[Challenges]
(A) Pick out each line of the records that contains the string "located". Case matters.
(B) Continue the passage on the police investigation of the Nomads chapter's accounts from the point where it stops.

[Passage provided]
═══

Despaties said that, most of the time, the accounting was very accurate. There was only a small margin of error between what was brought in and what was accounted for. The police copied Chagnon's zip disk about three times. The last time was on December 19, 2000. What they learned was that the accounting on the computer disc closely resembled the documents Kane had supplied them months earlier, except for the point in November when the Nomads chapter asked it be broken down by chapter. The investigators also realized that Kane had heard right when he was told by David (Wolf) Carroll, a founding member of the Nomads chapter, that each member of the chapter was being paid a fixed salary of about $5,000 a week from the Nomads Bank. While they monitored the apartments, the police noticed that Larivière appeared to deliver money to members of the Nomads chapter in shopping bags, always on Tuesdays and almost always $40,000 in hundred dollar bills.

═══

[Source data]

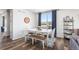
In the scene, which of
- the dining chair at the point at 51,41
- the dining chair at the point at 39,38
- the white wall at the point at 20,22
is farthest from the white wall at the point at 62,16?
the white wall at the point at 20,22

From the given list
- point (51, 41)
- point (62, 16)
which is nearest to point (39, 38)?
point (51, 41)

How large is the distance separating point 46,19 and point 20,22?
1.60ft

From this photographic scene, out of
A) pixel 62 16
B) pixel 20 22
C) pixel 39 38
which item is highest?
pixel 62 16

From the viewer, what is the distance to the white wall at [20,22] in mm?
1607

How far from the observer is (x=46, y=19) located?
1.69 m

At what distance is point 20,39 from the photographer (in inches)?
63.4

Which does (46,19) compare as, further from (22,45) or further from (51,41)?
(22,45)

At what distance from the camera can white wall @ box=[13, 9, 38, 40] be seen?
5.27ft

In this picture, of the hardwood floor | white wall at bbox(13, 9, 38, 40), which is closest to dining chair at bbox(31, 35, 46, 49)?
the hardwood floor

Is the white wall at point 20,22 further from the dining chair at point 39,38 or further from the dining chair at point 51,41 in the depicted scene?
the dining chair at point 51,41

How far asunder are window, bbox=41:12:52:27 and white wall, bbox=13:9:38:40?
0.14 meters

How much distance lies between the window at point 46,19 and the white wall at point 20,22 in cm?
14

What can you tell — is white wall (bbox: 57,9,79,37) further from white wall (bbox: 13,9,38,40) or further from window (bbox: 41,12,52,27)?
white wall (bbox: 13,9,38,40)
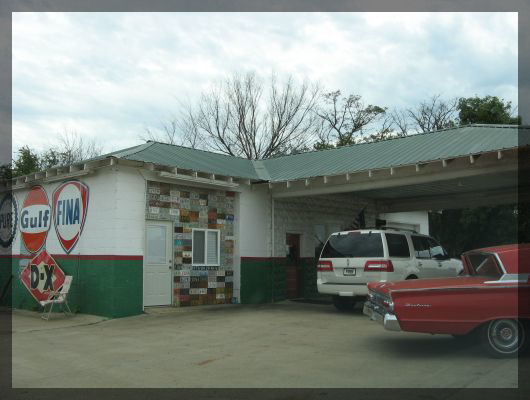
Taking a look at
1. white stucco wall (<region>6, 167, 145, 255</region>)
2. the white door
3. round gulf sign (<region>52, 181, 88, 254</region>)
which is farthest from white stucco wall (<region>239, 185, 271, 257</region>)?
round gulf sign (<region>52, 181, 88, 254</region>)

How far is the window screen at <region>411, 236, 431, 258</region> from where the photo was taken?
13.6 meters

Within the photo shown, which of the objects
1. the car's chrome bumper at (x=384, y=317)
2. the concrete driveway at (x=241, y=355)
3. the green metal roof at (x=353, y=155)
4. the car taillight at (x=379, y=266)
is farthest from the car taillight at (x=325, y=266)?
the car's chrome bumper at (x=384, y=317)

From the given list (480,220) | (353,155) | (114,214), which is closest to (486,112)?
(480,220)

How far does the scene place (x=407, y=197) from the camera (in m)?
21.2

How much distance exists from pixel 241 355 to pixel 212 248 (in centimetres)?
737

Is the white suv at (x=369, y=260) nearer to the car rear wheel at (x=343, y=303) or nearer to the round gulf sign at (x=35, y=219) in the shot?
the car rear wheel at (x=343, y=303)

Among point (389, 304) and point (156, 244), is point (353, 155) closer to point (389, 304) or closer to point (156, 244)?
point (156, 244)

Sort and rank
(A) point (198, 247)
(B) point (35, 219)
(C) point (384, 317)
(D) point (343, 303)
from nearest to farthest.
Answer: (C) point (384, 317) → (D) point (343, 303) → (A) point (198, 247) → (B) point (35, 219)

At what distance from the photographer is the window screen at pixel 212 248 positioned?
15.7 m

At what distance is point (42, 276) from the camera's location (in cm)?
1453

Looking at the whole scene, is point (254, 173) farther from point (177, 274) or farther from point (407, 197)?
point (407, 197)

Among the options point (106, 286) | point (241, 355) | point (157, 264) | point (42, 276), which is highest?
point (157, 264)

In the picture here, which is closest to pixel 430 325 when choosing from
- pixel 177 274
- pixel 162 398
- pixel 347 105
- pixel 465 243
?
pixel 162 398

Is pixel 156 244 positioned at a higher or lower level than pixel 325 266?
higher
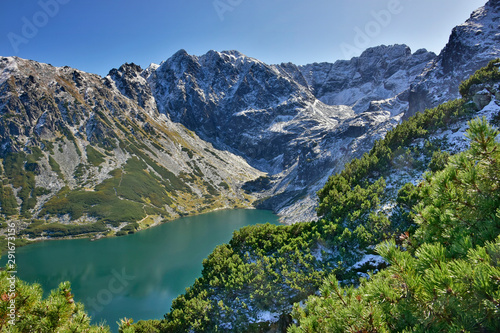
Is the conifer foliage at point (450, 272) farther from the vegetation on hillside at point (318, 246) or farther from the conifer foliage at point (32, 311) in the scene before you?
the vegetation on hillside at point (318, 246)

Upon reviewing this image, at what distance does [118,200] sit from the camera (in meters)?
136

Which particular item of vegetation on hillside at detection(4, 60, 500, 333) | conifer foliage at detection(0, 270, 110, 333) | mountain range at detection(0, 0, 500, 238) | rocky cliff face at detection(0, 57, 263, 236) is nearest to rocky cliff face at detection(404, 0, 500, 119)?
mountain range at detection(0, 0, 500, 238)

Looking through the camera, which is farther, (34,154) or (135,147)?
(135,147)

═══

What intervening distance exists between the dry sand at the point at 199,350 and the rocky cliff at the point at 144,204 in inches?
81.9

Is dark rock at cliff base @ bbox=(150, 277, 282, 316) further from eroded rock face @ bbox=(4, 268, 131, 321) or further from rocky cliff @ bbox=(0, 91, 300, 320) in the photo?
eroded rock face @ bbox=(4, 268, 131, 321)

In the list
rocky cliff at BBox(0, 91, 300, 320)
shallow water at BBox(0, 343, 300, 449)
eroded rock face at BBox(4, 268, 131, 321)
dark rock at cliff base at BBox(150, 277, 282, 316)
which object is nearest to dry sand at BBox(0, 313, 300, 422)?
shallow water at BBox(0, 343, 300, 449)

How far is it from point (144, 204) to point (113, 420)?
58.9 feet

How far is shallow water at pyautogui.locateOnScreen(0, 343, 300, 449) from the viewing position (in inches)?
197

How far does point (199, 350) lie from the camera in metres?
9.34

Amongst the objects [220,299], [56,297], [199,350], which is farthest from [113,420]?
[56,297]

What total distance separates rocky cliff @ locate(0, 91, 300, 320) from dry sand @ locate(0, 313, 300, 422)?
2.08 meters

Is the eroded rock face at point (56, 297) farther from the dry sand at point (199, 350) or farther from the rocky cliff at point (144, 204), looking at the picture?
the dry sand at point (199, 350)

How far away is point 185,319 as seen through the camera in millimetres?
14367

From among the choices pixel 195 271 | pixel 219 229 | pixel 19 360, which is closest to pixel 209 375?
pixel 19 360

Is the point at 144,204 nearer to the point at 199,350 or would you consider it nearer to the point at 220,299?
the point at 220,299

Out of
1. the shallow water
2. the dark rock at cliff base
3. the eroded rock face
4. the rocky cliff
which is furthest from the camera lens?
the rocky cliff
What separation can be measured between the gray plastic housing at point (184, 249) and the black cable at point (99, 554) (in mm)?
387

═══

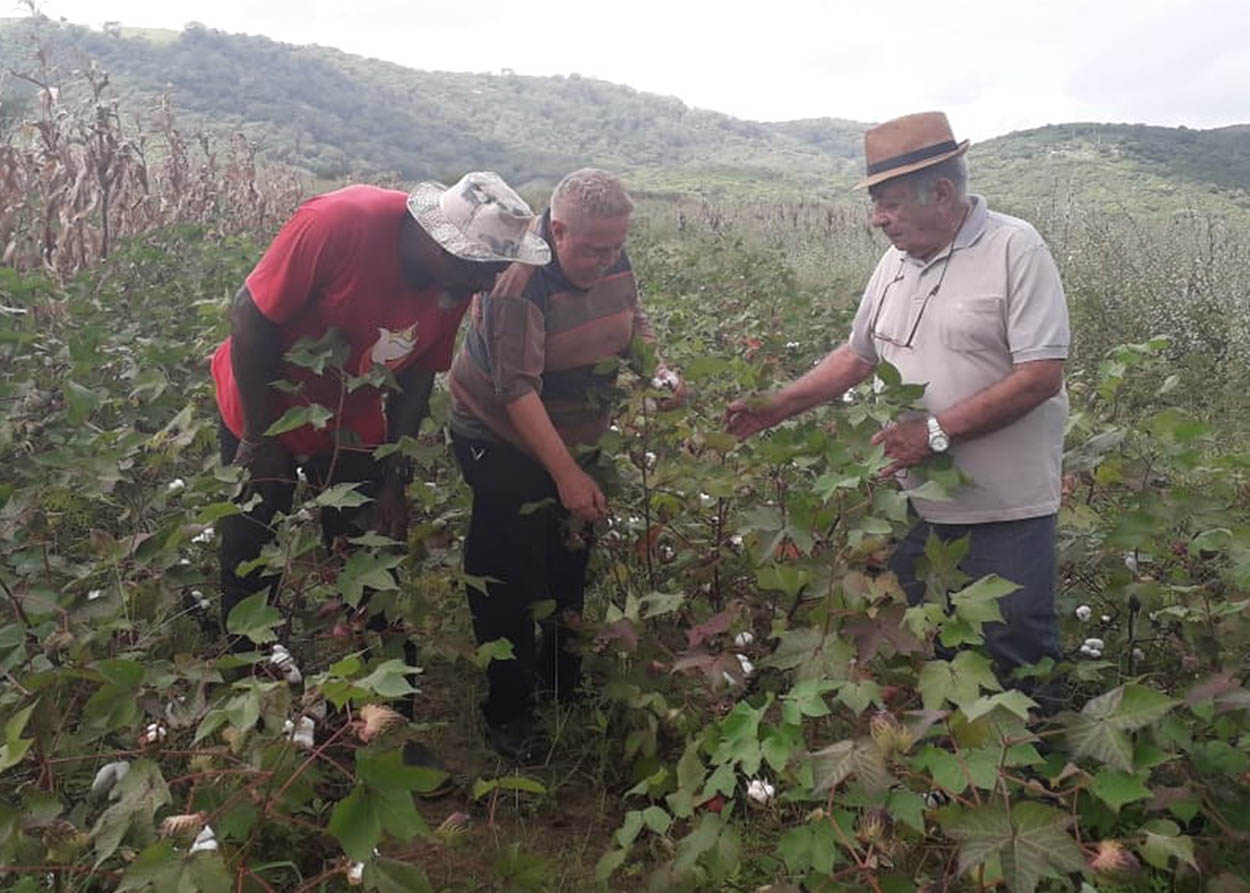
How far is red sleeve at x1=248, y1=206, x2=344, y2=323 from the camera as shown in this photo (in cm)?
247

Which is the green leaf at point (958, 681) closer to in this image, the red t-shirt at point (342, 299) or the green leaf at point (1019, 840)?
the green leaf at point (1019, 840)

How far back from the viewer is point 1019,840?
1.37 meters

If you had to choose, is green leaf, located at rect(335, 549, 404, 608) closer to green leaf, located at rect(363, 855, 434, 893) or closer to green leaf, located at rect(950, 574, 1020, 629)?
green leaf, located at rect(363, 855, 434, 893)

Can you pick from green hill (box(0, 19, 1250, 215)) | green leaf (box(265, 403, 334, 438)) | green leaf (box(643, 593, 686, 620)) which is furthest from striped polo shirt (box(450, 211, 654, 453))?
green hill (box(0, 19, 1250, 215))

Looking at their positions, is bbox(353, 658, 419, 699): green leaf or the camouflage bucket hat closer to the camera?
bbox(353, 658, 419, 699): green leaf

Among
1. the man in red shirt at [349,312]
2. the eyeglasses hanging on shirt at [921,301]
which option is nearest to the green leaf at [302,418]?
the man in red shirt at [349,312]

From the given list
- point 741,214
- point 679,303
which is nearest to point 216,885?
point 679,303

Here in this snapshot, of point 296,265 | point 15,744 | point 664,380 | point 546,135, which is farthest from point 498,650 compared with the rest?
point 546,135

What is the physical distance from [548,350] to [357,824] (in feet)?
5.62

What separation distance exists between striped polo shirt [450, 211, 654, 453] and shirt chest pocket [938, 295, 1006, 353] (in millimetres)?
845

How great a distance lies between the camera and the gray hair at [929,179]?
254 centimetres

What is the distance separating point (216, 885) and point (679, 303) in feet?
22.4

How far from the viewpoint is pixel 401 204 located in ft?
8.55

═══

[The results]
(A)
How far from the observer is (x=46, y=19) located?
If you had to choose, is green leaf, located at rect(335, 549, 404, 608) closer to green leaf, located at rect(363, 855, 434, 893) or closer to green leaf, located at rect(950, 574, 1020, 629)?
green leaf, located at rect(363, 855, 434, 893)
How far from the viewpoint is pixel 401 204 located in ft?

(B)
The accounting software even included detailed breakdowns on large quantities of drugs the Hells Angels had purchased. For example, 50 kilos of cocaine would be broken down by the price they had paid and the profit the Nomads chapter had made off it. When the entire quantity was sold, the profit would be transferred over to the general accounting sheet. Other details included the fact that Stéphane Faucher, who was once a prospect in the Nomads chapter, was not allowed to buy drugs from the network. What the police would later find out was that Faucher had done something to embarrass the gang which had caused Denis Houle, a longtime member of the gang, to advise the others that he was not Hells Angels' material. After his arrest, Faucher would become a Crown witness, supplying prosecutors with additional information to help bolster their case. But when it was his turn to testify in court, he backed out.
Another fact that caught the eyes of investigators examining the accounting system was that the Nomads chapter was charging
independent drug dealers the same price for cocaine as they were members of other Hells Angels' chapters. The Nomads were cutthroat business men who wouldn't even give fellow Hells Angels a discount.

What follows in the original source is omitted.